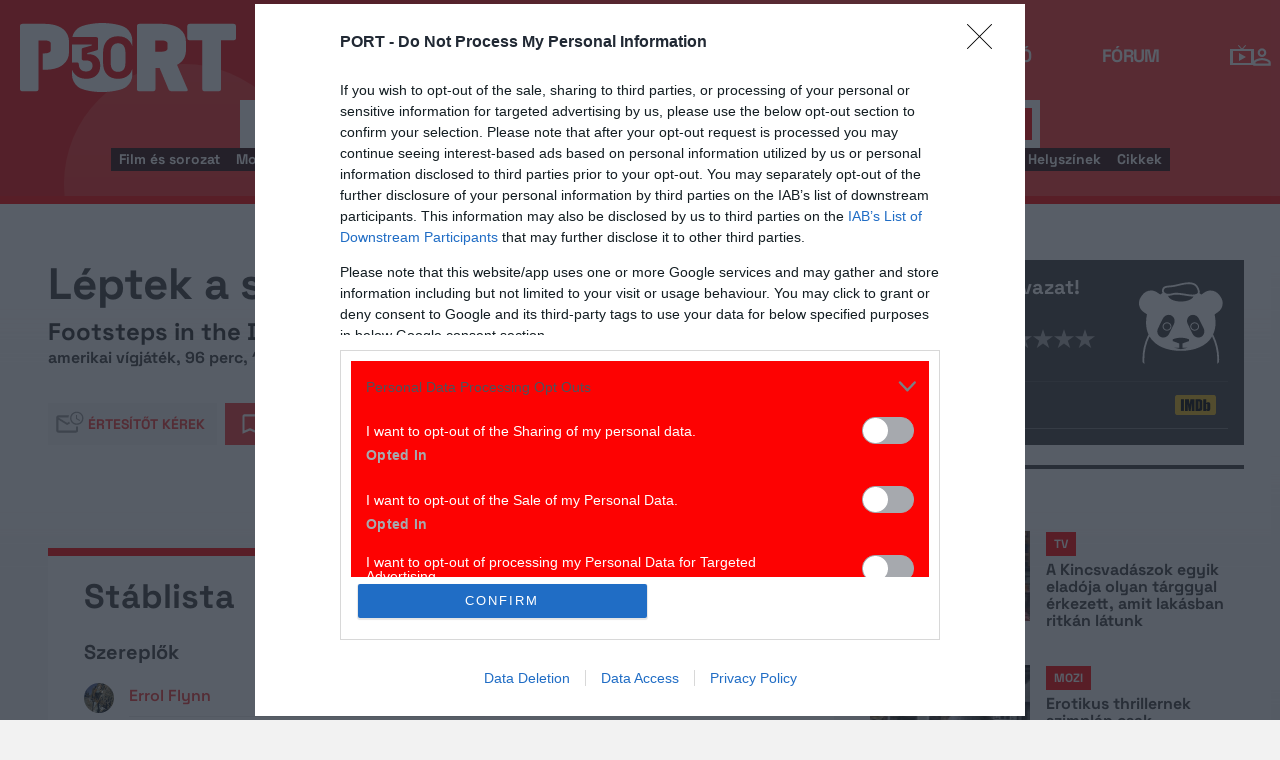

--- FILE ---
content_type: application/x-javascript
request_url: https://port.hu/js/select.min.js?v=1767695767
body_size: 115
content:
/*! yii2port - v1.0.0 - 2026-01-06 10:35:37 */

//# sourceMappingURL=select.min.js.map

--- FILE ---
content_type: image/svg+xml
request_url: https://port.hu/img/svg/paper-plane.svg
body_size: 548
content:
<?xml version="1.0" encoding="utf-8"?>
<!DOCTYPE svg PUBLIC "-//W3C//DTD SVG 1.1//EN" "http://www.w3.org/Graphics/SVG/1.1/DTD/svg11.dtd">
<svg version="1.1" xmlns="http://www.w3.org/2000/svg" xmlns:xlink="http://www.w3.org/1999/xlink" width="20" height="20" viewBox="0 0 20 20">
<g id="icon-paper-plane"><path d="M18.64,2.634C18.296,2.755,1.319,8.738,0.984,8.856c-0.284,0.1-0.347,0.345-0.01,0.479c0.401,0.161,3.796,1.521,3.796,1.521
	l0,0l2.25,0.901c0,0,10.838-7.958,10.984-8.066c0.148-0.108,0.318,0.095,0.211,0.211c-0.107,0.117-7.871,8.513-7.871,8.513v0.002
	L9.892,12.92l0.599,0.322l0,0c0,0,4.65,2.504,4.982,2.682c0.291,0.156,0.668,0.027,0.752-0.334
	c0.099-0.426,2.845-12.261,2.906-12.525C19.21,2.722,18.983,2.513,18.64,2.634z M7,17.162c0,0.246,0.139,0.315,0.331,0.141
	c0.251-0.229,2.85-2.561,2.85-2.561L7,13.098V17.162z"/></path></g>
</svg>
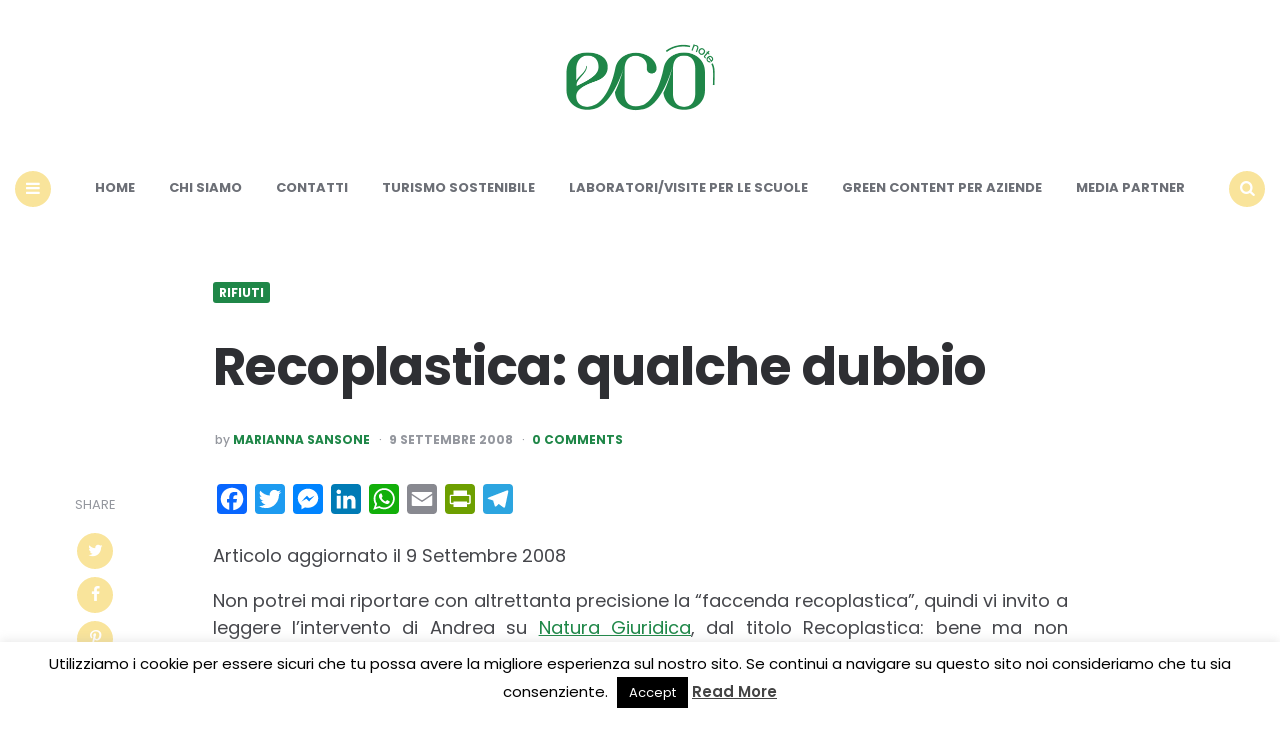

--- FILE ---
content_type: text/html; charset=utf-8
request_url: https://www.google.com/recaptcha/api2/aframe
body_size: 270
content:
<!DOCTYPE HTML><html><head><meta http-equiv="content-type" content="text/html; charset=UTF-8"></head><body><script nonce="IFwqKKlIV2jSXXgKXQ4eIA">/** Anti-fraud and anti-abuse applications only. See google.com/recaptcha */ try{var clients={'sodar':'https://pagead2.googlesyndication.com/pagead/sodar?'};window.addEventListener("message",function(a){try{if(a.source===window.parent){var b=JSON.parse(a.data);var c=clients[b['id']];if(c){var d=document.createElement('img');d.src=c+b['params']+'&rc='+(localStorage.getItem("rc::a")?sessionStorage.getItem("rc::b"):"");window.document.body.appendChild(d);sessionStorage.setItem("rc::e",parseInt(sessionStorage.getItem("rc::e")||0)+1);localStorage.setItem("rc::h",'1768668366429');}}}catch(b){}});window.parent.postMessage("_grecaptcha_ready", "*");}catch(b){}</script></body></html>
◆ ◆ ◆
Give back every record above word for word; the pictures have no place in it.

--- FILE ---
content_type: application/x-javascript
request_url: https://port.hu/js/select.min.js?v=1767695767
body_size: 115
content:
/*! yii2port - v1.0.0 - 2026-01-06 10:35:37 */

//# sourceMappingURL=select.min.js.map

--- FILE ---
content_type: image/svg+xml
request_url: https://port.hu/img/svg/paper-plane.svg
body_size: 548
content:
<?xml version="1.0" encoding="utf-8"?>
<!DOCTYPE svg PUBLIC "-//W3C//DTD SVG 1.1//EN" "http://www.w3.org/Graphics/SVG/1.1/DTD/svg11.dtd">
<svg version="1.1" xmlns="http://www.w3.org/2000/svg" xmlns:xlink="http://www.w3.org/1999/xlink" width="20" height="20" viewBox="0 0 20 20">
<g id="icon-paper-plane"><path d="M18.64,2.634C18.296,2.755,1.319,8.738,0.984,8.856c-0.284,0.1-0.347,0.345-0.01,0.479c0.401,0.161,3.796,1.521,3.796,1.521
	l0,0l2.25,0.901c0,0,10.838-7.958,10.984-8.066c0.148-0.108,0.318,0.095,0.211,0.211c-0.107,0.117-7.871,8.513-7.871,8.513v0.002
	L9.892,12.92l0.599,0.322l0,0c0,0,4.65,2.504,4.982,2.682c0.291,0.156,0.668,0.027,0.752-0.334
	c0.099-0.426,2.845-12.261,2.906-12.525C19.21,2.722,18.983,2.513,18.64,2.634z M7,17.162c0,0.246,0.139,0.315,0.331,0.141
	c0.251-0.229,2.85-2.561,2.85-2.561L7,13.098V17.162z"/></path></g>
</svg>

--- FILE ---
content_type: text/html; charset=utf-8
request_url: https://www.google.com/recaptcha/api2/aframe
body_size: 270
content:
<!DOCTYPE HTML><html><head><meta http-equiv="content-type" content="text/html; charset=UTF-8"></head><body><script nonce="IFwqKKlIV2jSXXgKXQ4eIA">/** Anti-fraud and anti-abuse applications only. See google.com/recaptcha */ try{var clients={'sodar':'https://pagead2.googlesyndication.com/pagead/sodar?'};window.addEventListener("message",function(a){try{if(a.source===window.parent){var b=JSON.parse(a.data);var c=clients[b['id']];if(c){var d=document.createElement('img');d.src=c+b['params']+'&rc='+(localStorage.getItem("rc::a")?sessionStorage.getItem("rc::b"):"");window.document.body.appendChild(d);sessionStorage.setItem("rc::e",parseInt(sessionStorage.getItem("rc::e")||0)+1);localStorage.setItem("rc::h",'1768668366429');}}}catch(b){}});window.parent.postMessage("_grecaptcha_ready", "*");}catch(b){}</script></body></html>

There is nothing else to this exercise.